A veces, cada equipo cree haber hecho bien su parte, pero entiende algo distinto cuando recibe la misma respuesta. El equipo técnico ha comprobado los datos y responde que el documento está revisado. El equipo de comunicación entiende que puede publicarlo. La dirección de una organización se entera después de que su nombre y su logotipo acompañan un texto que todavía tenía que autorizar.

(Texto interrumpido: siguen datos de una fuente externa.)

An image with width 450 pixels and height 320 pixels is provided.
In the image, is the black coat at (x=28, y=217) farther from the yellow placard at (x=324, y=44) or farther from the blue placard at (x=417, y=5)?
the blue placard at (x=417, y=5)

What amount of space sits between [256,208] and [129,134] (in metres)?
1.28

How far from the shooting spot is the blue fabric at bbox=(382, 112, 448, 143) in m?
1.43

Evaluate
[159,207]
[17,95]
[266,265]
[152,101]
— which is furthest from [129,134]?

El equipo técnico quería decir que los datos eran correctos. El de comunicación interpretó que el documento tenía todas las aprobaciones necesarias. Nadie había aclarado qué significaba exactamente «está revisado» ni quién debía autorizar la publicación. Mientras tanto, el contenido está circulando y la conversación se vuelve más incómoda de lo que habría sido antes de publicarlo.

Revisar el contenido, aceptar una entrega y autorizar su difusión son acciones diferentes. Pueden corresponder a la misma persona o a varias, según los acuerdos del proyecto. La metodología PM² de la Comisión Europea incluye instrumentos diferenciados para aceptar entregables, gestionar la comunicación y registrar decisiones, que pueden servir de apoyo para ordenar esas funciones.

Una petición de aprobación resulta más fácil de responder cuando identifica la versión, el uso previsto y lo que se está pidiendo autorizar. También ayuda saber quién puede hacerlo y qué vía seguiremos si no llega la respuesta a tiempo. El silencio puede tener muchas explicaciones. Dar por hecho que autoriza la publicación puede llevarnos a difundir un texto sin la aprobación necesaria.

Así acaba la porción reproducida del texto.